7月12日午後、日本の民衆百人余りが大型台風通過後の猛暑も顧みず、三重県津市の三重県総合文化センターに集まり、特別な催しに参加した。「銘心会」会長の松岡環氏が撮影したドキュメンタリー『南京の松村伍長』の上映会だ。
この30分間のドキュメンタリーは1937年8月に日本陸軍第16師団第33連隊の兵士、松村芳治氏(三重県出身)が中国へ渡り、河北省で女性や子どもを含む中国の普通の民衆を惨殺した後、南京大虐殺に加わって寸鉄帯びぬ中国民衆を機銃掃射した侵略の歴史について語っている。
大阪在住の松岡氏は日本が中国を侵略した歴史についてさらに多くを知るため、三重県の松村氏の自宅を8年間に20回以上訪れて聞き取り調査をした。松岡氏にとって忘れがたいのは、人を殺した罪はずっと認めてきた松村氏が、死が近づいて初めて、松岡氏の質問に、中国で女性を強姦したこともあることを吐露したことだ。ドキュメンタリー中の松村氏の表情と言葉からは、過去に犯した悪事への深い後悔が見てとれた。

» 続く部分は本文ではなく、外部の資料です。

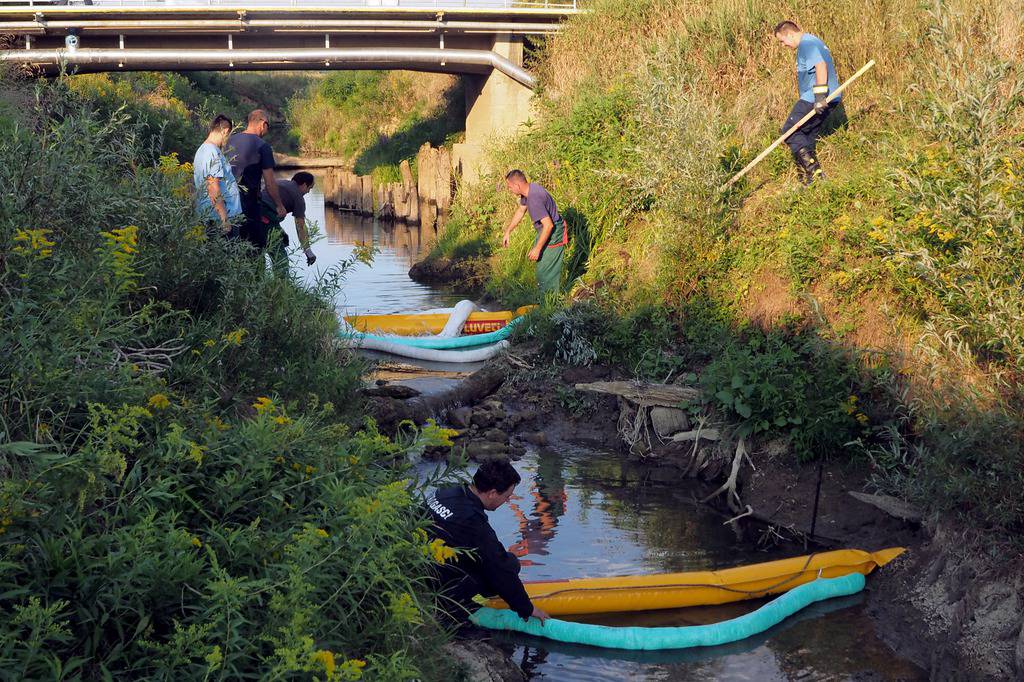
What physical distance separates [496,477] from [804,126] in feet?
23.0

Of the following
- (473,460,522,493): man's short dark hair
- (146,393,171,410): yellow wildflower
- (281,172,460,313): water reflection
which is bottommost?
(281,172,460,313): water reflection

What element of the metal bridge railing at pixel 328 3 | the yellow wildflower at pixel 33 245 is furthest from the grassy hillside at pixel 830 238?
the metal bridge railing at pixel 328 3

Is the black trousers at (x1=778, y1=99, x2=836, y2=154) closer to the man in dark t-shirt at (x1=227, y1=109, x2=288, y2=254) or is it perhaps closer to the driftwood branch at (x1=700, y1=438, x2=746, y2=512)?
the driftwood branch at (x1=700, y1=438, x2=746, y2=512)

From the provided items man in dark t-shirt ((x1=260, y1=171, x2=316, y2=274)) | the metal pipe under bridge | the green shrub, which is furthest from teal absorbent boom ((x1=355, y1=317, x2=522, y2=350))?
the metal pipe under bridge

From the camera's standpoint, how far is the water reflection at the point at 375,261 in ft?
53.3

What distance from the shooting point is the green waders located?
40.3 ft

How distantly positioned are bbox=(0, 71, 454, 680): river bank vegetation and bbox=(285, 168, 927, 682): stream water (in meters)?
1.70

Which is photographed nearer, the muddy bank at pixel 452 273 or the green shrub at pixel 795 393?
the green shrub at pixel 795 393

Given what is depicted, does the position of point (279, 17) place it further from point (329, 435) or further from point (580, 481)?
point (329, 435)

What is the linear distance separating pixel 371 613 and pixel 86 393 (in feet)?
5.06

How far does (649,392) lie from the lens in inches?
376

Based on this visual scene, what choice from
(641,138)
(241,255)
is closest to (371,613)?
(241,255)

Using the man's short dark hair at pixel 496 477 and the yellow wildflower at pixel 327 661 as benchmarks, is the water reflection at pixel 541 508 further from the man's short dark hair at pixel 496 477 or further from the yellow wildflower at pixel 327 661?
the yellow wildflower at pixel 327 661

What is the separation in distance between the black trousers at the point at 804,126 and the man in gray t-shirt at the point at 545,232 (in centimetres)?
289
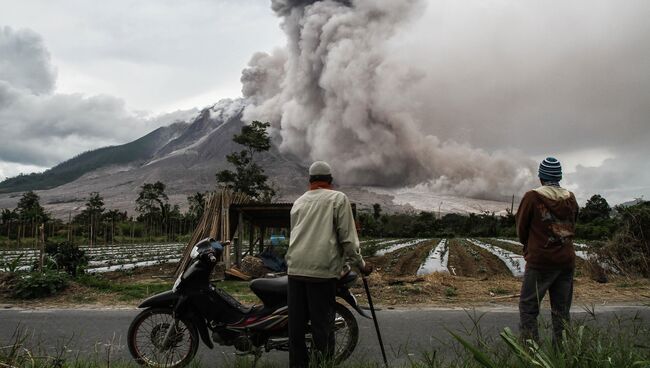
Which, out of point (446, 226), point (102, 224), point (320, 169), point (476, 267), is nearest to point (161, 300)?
point (320, 169)

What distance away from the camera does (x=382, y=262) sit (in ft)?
65.0

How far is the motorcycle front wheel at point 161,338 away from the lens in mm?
4508

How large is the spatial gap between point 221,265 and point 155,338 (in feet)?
34.1

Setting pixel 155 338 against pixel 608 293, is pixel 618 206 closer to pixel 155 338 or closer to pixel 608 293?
pixel 608 293

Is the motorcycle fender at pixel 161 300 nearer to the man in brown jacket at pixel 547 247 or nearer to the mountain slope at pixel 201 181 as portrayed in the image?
the man in brown jacket at pixel 547 247

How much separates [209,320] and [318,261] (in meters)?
1.54

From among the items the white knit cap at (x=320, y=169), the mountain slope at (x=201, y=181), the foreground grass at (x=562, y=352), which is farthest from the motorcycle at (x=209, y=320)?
the mountain slope at (x=201, y=181)

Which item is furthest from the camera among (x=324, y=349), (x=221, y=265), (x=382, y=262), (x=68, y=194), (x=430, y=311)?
(x=68, y=194)

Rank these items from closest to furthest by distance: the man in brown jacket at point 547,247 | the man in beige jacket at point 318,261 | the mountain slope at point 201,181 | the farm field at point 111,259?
the man in beige jacket at point 318,261 < the man in brown jacket at point 547,247 < the farm field at point 111,259 < the mountain slope at point 201,181

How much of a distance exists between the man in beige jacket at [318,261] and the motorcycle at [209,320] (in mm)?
644

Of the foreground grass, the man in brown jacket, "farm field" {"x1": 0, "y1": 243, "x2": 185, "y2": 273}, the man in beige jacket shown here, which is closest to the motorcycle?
the man in beige jacket

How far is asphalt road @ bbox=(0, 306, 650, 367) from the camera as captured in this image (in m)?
4.87

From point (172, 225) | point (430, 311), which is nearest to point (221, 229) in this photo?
point (430, 311)

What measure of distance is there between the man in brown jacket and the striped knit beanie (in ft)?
0.27
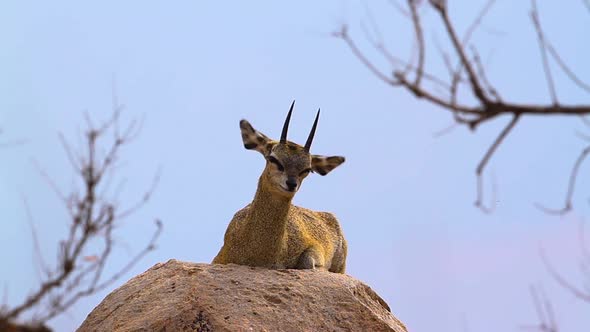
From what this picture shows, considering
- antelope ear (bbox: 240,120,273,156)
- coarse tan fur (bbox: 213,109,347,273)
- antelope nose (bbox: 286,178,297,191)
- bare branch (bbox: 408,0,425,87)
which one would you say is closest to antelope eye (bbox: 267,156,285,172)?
coarse tan fur (bbox: 213,109,347,273)

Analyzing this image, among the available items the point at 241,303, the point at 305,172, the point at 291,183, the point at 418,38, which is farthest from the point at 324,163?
the point at 418,38

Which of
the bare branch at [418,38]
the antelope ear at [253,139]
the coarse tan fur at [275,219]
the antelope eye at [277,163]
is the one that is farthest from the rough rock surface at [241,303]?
the bare branch at [418,38]

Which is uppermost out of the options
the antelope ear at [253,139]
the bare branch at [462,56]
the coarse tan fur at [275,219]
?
the bare branch at [462,56]

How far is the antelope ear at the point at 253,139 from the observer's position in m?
12.2

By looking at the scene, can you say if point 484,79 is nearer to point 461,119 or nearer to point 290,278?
point 461,119

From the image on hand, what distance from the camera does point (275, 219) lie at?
466 inches

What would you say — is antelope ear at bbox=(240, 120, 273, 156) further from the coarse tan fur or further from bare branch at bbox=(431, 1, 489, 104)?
bare branch at bbox=(431, 1, 489, 104)

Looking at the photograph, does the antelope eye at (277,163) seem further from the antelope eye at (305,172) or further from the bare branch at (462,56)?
the bare branch at (462,56)

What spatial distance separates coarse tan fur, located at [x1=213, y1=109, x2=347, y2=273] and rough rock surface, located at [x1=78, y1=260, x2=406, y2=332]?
1069 millimetres

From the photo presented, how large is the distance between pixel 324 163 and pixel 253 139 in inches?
41.7

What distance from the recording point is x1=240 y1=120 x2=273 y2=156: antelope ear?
12.2m

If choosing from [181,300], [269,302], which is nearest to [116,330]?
[181,300]

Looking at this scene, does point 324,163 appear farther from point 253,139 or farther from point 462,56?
point 462,56

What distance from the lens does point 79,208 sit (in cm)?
580
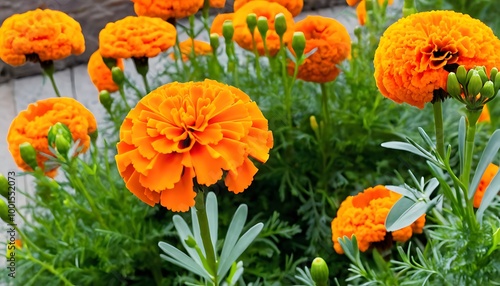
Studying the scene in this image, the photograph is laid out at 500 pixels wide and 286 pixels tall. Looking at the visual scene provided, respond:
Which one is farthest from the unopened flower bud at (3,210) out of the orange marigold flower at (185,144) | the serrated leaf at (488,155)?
the serrated leaf at (488,155)

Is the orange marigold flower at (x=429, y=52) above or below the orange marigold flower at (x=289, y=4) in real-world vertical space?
above

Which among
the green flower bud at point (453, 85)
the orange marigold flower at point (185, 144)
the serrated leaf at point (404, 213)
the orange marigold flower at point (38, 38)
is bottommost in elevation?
the orange marigold flower at point (38, 38)

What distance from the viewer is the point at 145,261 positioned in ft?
3.36

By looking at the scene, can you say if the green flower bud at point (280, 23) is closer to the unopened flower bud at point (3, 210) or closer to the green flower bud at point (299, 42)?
the green flower bud at point (299, 42)

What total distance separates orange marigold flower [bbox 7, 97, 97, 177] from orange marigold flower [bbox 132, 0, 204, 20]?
0.61 feet

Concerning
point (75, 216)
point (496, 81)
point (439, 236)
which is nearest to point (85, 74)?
point (75, 216)

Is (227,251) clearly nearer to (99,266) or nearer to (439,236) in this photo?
(439,236)

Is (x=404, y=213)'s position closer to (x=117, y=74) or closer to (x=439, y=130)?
(x=439, y=130)

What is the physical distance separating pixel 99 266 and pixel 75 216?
0.11m

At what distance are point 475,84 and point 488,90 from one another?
13 millimetres

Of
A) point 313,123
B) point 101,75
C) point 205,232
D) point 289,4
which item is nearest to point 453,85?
point 205,232

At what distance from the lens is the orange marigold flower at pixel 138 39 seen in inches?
38.8

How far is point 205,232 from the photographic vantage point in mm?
568

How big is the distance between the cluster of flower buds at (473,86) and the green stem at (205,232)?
0.22m
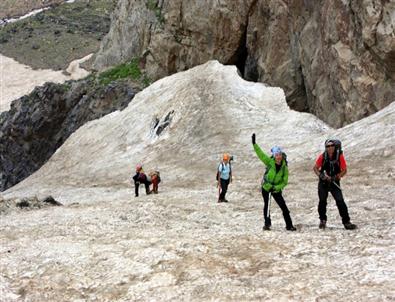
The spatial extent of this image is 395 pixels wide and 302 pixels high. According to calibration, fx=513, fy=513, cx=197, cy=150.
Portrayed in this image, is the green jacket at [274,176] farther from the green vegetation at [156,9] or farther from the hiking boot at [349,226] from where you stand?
the green vegetation at [156,9]

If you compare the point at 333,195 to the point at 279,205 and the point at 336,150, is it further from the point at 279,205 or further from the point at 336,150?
the point at 279,205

上映会開始前に人民日報記者が会場を訪れると、すでに続々と観衆が集まっており、中には酸素ボンベを使用しているお年寄りもいた。入り口には長蛇の列ができ、南京大虐殺についてもっと知るため、元日本兵250人と生存者300人に取材した松岡氏の著書『南京戦・切り裂かれた受難者の魂』『南京戦・閉ざされた記憶を尋ねて』を買い求める人も多くいた。

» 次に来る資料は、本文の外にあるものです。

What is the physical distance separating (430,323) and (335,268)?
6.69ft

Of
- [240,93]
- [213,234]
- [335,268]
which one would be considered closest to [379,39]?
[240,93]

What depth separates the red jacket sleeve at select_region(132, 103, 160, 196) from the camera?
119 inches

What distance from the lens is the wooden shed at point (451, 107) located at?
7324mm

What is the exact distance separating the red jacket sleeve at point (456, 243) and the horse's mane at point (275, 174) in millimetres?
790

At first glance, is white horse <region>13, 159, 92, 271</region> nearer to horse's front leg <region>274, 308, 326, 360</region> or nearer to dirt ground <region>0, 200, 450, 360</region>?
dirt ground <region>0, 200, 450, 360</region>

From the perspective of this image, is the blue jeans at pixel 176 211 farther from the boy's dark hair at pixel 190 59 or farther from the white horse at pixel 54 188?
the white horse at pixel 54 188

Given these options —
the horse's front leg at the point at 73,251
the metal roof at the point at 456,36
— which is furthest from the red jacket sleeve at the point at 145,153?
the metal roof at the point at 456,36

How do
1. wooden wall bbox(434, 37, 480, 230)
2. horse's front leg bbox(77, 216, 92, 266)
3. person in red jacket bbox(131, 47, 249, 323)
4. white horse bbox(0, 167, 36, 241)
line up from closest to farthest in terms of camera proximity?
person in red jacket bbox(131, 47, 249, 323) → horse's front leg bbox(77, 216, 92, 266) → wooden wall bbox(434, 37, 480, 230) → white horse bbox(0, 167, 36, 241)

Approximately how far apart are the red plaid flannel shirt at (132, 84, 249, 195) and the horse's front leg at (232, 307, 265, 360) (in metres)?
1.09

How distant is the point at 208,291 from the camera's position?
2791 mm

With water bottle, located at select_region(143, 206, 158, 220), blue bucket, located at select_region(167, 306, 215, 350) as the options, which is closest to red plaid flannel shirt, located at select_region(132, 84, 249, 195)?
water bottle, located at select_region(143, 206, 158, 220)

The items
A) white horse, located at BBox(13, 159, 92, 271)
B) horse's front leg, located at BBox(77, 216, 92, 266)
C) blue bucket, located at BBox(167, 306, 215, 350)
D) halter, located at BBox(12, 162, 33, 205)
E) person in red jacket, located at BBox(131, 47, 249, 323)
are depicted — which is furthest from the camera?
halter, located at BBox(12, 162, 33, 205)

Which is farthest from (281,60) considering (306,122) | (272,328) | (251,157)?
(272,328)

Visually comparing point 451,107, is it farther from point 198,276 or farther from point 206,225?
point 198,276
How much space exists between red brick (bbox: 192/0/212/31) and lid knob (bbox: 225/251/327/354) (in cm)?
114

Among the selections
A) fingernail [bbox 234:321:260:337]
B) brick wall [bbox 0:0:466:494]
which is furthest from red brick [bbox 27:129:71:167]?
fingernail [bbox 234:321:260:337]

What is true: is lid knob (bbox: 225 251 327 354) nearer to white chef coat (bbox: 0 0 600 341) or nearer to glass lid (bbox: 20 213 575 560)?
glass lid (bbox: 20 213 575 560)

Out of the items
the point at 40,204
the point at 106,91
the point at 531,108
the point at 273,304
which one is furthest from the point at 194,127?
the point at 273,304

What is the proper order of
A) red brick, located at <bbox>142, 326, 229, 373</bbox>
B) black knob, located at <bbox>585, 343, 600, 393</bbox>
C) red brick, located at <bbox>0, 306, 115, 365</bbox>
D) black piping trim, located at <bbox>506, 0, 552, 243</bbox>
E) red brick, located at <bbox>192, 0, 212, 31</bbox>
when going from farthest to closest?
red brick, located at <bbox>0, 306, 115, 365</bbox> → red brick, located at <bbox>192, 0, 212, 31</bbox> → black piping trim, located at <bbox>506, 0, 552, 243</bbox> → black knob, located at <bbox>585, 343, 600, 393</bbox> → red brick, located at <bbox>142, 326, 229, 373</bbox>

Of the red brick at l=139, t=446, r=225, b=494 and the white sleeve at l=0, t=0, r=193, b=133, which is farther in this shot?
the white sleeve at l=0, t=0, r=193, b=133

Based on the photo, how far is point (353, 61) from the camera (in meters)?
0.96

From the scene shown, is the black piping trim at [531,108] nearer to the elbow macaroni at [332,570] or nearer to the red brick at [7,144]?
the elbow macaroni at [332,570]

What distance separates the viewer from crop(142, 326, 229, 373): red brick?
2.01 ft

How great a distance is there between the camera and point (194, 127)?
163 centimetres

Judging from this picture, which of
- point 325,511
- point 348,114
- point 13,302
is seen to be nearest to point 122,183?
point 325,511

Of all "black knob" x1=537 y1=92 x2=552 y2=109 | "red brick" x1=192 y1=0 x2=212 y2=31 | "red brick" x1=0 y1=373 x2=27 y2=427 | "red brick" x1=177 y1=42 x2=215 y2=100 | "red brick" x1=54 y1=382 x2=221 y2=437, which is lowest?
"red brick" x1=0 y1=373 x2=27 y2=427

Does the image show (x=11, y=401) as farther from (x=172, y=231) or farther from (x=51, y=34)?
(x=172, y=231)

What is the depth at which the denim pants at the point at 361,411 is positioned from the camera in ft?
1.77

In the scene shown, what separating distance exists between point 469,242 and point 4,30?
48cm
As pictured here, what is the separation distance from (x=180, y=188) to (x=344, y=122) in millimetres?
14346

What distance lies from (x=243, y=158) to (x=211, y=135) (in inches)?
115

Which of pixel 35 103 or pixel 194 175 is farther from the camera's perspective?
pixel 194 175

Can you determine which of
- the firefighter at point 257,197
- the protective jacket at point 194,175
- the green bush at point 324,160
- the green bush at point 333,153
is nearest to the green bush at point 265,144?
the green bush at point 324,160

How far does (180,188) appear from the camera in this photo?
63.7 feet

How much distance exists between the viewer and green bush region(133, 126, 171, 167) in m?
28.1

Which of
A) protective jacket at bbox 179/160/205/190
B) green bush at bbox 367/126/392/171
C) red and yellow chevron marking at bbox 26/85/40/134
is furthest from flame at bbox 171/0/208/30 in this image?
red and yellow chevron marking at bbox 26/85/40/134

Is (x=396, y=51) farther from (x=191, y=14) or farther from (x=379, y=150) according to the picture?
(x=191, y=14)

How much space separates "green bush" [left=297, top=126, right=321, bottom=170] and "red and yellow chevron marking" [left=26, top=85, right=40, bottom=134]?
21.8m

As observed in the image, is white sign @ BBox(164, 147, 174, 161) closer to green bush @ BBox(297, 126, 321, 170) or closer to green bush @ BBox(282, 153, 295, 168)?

上映会は午後2時に正式に開始。主催者の1人、出口洋介氏は「安倍政権は集団的自衛権の行使を容認し、戦争を発動できる国へと一歩一歩邁進している。第2次大戦前の日本にまた戻ったかのようで、私たちは深く憂慮している。安倍首相の任命した閣僚は南京大虐殺と慰安婦問題も否認している。こうした中、本日の催しがみなさんにとって歴史を正しく認識する機会となることを期待する」と語った。

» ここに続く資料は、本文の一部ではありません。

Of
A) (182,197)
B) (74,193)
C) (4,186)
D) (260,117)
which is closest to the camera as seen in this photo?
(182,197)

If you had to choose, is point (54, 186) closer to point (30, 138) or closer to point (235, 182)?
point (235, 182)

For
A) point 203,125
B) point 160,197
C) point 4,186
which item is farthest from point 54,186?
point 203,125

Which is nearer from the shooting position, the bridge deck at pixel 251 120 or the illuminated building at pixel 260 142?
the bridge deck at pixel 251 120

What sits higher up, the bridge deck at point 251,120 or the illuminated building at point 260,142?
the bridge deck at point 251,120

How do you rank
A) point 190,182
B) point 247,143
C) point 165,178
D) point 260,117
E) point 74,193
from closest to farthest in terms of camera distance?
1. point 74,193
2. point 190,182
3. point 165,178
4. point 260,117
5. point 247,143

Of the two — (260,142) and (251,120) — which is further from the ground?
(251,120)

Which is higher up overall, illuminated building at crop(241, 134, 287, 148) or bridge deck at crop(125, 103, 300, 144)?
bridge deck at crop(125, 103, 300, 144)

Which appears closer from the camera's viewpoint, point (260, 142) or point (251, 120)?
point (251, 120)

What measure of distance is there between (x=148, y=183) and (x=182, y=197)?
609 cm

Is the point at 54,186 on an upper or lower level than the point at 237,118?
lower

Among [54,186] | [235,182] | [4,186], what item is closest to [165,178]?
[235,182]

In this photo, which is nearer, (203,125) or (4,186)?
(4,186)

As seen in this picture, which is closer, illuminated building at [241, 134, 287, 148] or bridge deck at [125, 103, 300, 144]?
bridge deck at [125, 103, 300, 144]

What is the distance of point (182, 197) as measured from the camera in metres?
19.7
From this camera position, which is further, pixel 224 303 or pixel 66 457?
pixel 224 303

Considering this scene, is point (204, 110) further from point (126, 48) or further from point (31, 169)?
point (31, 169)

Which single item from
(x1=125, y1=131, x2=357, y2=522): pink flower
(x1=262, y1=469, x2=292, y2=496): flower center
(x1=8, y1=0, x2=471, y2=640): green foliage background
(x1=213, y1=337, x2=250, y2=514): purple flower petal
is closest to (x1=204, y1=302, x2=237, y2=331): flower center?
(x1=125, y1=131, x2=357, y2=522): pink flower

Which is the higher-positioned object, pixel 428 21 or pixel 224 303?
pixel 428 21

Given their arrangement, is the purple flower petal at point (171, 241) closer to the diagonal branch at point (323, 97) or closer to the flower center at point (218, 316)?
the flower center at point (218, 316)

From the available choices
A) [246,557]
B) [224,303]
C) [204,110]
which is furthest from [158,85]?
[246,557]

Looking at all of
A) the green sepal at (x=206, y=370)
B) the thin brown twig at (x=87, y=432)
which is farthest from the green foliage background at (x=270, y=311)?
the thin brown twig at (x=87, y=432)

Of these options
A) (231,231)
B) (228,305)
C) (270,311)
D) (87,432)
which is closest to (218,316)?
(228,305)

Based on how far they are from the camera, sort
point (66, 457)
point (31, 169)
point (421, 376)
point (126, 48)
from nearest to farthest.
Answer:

上映中を通して会場全体の雰囲気は非常に重く、目をそむけたくなるようなシーンの1つ1つが、当時日本が中国を侵略し、中国の民衆を惨殺した現場へと観衆を連れて行くかのようだった。映像を見ながらメモを取っている人も少なくなかった。上映終了後、松岡氏は中国侵略日本軍による南京大虐殺についての調査研究に携わった経緯と結果を説明し、日本による侵略の歴史を反省するようみなに求めた。